Eighteen substances were tentatively identified by comparing negative molecular ions detected during UHPLC-DAD-ESI-MSn analysis with molecular mass data for constituents of Rhodiola rosea, as found in literature. In negative ionization mode, negative molecular ions are indicated by m/z values that equal [M-H], the molecular mass of the compound minus one proton. In several peaks formic acid adducts were detected as ([M-H] + HCOOH), which fully dissociated into [M-H] in MS2.
Two cyanogenic glycosides were tentatively identified as rhodiocyanoside A (1) and lotaustralin (2), both containing glucopyranoside as sugar moiety.
Three phenylethanoids were found. Salidroside (3) and viridoside (5) again contain glucopyranoside as O-glycosidic linked group, in 2-phenylethyl-vicianoside (7) the aglycone is bound to arabinopyranosyl-glucopyranoside. Two gallic acid derivatives present in the sample were interpreted as epigallocatechin-epigallocatechin gallate (4) and epigallocatechin-3-O-gallate (6).
Among five phenylpropanoids, cinnamyl alcohol (15) was identified by comparing UV data showing maxima at 206 and 247 nm, as this substance did not ionize and therefore yielded no molecular ion. Subsequently, rosarin (9), rosavin (11), rosin (12) and compound (13), cinnamyl-(6’-O-β-D-xylopyranosyl)-O-β-glucopyranoside, were found to be glycosides of (15). Their sugar moieties consist of arabinopyranosyl-glucopyranoside for (9), arabinofuranosyl- glucopyranoside for (11), glucopyranoside for (12) and xylopyranosyl-glucopyranoside for (13).
Two monoterpene alcohols were assigned as rhodioloside E (10), containing arabinopyranosyl-glucopyranoside, and rosiridin (14) containing glucopyranoside.

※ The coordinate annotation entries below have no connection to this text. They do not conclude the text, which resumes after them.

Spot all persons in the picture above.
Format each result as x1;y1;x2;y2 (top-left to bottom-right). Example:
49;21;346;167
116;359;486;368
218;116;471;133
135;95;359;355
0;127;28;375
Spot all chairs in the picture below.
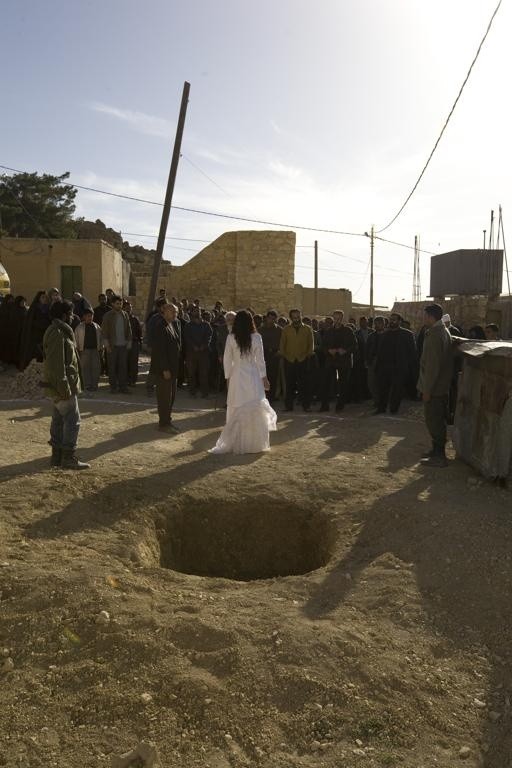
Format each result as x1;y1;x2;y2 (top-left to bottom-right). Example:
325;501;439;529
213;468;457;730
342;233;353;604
62;456;90;469
159;424;180;434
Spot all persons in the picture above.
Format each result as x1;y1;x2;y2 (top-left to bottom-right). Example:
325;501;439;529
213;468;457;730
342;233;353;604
146;301;185;436
441;314;500;340
252;309;427;415
38;299;93;472
414;302;456;470
175;298;237;399
2;287;61;372
206;308;280;456
70;289;143;394
148;289;168;317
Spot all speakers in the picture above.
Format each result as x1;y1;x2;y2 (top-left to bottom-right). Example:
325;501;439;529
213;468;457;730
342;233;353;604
419;442;448;466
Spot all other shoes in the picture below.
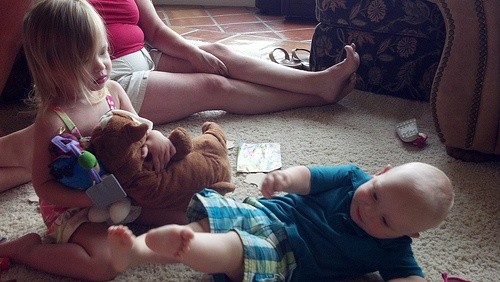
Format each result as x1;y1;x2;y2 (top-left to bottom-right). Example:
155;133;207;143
395;118;419;142
410;133;428;146
441;271;472;282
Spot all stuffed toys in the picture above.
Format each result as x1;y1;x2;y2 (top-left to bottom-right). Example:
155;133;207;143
50;110;236;222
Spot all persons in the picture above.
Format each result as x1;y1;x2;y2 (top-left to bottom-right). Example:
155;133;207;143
108;161;454;282
0;0;177;282
1;1;360;123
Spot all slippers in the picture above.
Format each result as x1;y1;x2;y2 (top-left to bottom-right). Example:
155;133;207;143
265;48;302;67
290;48;311;71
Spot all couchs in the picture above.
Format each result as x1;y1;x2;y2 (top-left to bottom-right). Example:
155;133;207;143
255;0;500;164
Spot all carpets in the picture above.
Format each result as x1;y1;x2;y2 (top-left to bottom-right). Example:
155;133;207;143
0;89;500;282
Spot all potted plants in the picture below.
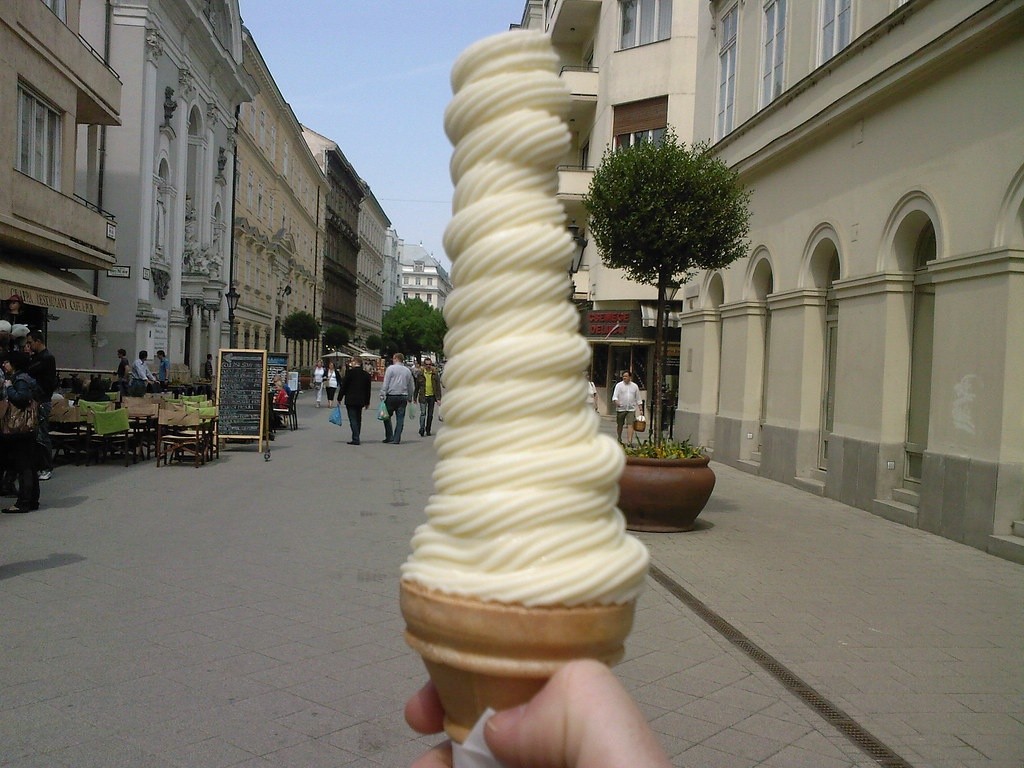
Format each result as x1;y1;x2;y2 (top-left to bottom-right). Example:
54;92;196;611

Four flavonols were tentatively identified as rhodionidin (8), rhodiosin (16), rhodionin (17) and kaempferol (18). The first three are herbacetin glycosides with rhamnopyranoside and glucopyranoside (8), glucopyranosyl-rhamnopyranoside (16) and rhamnopyranoside (17) as sugar moieties, respectively. Kaempferol (18) is an aglycone. Rhodionidin (8) showed as the negative molecular ion [M-H]- at 609 m/z in MS1. A fragment of 463 m/z after loss of 146 u is consistent with a glycosidically bound deoxyhexose like rhamnopyranoside [30]. Subsequent loss of a hexose is evident by –162 u in MS3, to form the negative aglycone ion at 301 m/z, in accordance with herbacetin having a molecular weight of 302. Rhodiosin (16) also appeared as negative molecular ion at 609 m/z in MS1. Here, the loss of 308 u already occurs in MS2 again giving the negative aglycone ion at 301 m/z. This is consistent with the O-glycosidic bound diglycoside of rhodiosin. Rhodionin (17) was indicated by a negative molecular ion of 447 m/z in MS1. As with (8), loss of 146 u indicates rhamnopyranoside in MS2 to form the aglycone ion at 301 m/z. Kaempferol (18) was detected as a negative aglycone ion of 285 m/z in MS1, with a prominent fragment ion at 151 m/z in MS2. This appears to be the 1,3A fragment ion, formed after ring bond cleavage in the C-ring. Structures of proposed compounds are given in Figure 1, Figure 2, Figure 3, Figure 4 and Figure 5.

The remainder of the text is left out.